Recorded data
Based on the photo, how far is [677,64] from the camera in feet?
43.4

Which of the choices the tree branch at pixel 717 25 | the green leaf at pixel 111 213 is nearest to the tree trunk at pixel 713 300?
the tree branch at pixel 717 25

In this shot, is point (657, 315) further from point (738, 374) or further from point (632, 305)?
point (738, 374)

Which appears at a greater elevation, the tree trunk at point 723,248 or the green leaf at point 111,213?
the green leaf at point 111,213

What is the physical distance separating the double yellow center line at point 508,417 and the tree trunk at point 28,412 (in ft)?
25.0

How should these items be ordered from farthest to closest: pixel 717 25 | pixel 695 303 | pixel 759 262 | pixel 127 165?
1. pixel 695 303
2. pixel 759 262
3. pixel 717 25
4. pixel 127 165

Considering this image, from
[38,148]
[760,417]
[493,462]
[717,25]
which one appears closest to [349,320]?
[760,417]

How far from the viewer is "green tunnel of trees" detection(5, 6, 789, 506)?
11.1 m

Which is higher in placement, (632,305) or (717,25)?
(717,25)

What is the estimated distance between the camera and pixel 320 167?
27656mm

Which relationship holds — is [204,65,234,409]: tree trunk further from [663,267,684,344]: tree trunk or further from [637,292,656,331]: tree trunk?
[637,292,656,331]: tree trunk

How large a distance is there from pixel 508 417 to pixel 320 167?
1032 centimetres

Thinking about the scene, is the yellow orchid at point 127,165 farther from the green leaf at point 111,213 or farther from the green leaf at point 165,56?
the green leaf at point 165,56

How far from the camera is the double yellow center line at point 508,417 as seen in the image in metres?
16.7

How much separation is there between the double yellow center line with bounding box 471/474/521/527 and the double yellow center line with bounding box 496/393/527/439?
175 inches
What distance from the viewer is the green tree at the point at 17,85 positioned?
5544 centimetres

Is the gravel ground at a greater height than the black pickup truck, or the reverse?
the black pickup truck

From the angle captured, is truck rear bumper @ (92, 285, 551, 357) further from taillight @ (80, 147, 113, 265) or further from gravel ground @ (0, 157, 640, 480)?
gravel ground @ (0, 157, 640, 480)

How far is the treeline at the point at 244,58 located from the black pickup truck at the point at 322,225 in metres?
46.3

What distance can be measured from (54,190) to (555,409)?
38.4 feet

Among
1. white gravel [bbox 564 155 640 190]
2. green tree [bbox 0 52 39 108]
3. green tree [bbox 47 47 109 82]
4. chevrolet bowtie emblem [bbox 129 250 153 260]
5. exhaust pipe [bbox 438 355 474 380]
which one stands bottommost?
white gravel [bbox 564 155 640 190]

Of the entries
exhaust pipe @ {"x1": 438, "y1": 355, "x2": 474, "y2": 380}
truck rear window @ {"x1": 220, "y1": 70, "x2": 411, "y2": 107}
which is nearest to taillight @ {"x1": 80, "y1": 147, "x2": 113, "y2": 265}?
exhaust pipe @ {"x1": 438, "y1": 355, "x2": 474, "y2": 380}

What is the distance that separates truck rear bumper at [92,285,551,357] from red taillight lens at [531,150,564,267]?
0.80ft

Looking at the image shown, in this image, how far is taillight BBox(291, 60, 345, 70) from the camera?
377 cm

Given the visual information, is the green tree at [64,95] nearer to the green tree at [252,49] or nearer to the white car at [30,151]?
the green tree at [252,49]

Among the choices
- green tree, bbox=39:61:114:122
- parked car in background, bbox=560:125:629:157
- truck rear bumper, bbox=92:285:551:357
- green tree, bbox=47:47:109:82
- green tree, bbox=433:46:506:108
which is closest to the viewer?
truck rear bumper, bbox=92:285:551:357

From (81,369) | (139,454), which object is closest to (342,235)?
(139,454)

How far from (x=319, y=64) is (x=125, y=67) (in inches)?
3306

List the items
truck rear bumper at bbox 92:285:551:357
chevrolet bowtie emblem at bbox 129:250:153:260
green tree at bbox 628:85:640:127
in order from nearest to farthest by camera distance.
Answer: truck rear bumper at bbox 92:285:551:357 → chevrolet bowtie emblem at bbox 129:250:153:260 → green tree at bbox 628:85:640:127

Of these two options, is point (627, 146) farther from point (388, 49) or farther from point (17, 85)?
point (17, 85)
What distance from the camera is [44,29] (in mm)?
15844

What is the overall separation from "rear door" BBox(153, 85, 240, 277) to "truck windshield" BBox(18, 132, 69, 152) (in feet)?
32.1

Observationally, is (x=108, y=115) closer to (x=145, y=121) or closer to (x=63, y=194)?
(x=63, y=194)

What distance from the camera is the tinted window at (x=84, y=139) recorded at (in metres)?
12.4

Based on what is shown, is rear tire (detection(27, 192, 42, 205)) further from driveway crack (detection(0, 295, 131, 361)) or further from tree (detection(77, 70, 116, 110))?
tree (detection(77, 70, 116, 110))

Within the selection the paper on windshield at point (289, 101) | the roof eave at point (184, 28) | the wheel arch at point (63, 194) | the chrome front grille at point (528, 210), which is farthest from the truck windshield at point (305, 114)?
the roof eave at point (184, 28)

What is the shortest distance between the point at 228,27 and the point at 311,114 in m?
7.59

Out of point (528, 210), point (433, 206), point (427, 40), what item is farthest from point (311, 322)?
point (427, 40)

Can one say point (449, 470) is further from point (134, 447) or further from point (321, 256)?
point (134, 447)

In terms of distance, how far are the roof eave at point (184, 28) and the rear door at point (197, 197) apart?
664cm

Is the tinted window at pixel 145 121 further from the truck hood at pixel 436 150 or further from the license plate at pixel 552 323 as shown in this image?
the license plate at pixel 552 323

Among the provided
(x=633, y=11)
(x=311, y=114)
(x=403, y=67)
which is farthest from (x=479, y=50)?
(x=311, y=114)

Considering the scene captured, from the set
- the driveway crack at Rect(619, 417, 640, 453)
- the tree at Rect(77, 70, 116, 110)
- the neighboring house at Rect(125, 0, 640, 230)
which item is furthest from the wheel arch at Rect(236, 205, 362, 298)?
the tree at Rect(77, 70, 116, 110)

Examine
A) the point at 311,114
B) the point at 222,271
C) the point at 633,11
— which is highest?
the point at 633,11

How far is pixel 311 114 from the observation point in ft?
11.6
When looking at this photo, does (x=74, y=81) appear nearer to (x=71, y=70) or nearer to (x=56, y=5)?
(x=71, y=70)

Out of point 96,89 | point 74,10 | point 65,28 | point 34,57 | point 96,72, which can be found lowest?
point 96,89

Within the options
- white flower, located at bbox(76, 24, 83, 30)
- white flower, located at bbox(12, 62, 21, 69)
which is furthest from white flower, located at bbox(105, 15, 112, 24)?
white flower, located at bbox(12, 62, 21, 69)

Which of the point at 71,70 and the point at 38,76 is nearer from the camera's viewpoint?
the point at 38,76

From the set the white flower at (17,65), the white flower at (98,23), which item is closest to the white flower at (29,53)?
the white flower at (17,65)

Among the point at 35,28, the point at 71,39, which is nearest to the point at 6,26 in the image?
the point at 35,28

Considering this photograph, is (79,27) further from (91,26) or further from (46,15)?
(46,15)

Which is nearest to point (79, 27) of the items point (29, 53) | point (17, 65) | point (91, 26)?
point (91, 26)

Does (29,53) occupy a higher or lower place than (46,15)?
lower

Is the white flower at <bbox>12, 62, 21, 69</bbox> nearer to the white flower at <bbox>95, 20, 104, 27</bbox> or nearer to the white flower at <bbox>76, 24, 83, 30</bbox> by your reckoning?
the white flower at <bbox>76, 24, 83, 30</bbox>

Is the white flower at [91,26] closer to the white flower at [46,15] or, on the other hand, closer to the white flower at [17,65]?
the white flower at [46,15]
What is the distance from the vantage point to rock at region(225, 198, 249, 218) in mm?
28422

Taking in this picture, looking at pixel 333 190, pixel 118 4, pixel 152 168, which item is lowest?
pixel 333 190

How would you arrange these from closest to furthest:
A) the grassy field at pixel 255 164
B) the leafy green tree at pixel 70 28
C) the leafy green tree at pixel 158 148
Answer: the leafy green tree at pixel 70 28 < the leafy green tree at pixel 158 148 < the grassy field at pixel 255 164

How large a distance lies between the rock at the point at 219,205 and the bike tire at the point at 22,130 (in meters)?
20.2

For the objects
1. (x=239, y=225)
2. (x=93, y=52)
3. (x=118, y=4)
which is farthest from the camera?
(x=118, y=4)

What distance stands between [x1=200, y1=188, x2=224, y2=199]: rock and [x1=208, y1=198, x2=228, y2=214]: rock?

TO DO:
Convert the lines of the data from the line containing "For the objects" through the end of the data, inclusive, into a Markdown table with the columns "Row" and "Line", omitting any blank lines.

SOLUTION FOR THIS TASK:
| Row | Line |
|---|---|
| 1 | For the objects |
| 2 | 1. (x=239, y=225) |
| 3 | 2. (x=93, y=52) |
| 4 | 3. (x=118, y=4) |
| 5 | which is farthest from the camera? |
| 6 | (x=118, y=4) |
| 7 | What distance stands between [x1=200, y1=188, x2=224, y2=199]: rock and [x1=208, y1=198, x2=228, y2=214]: rock? |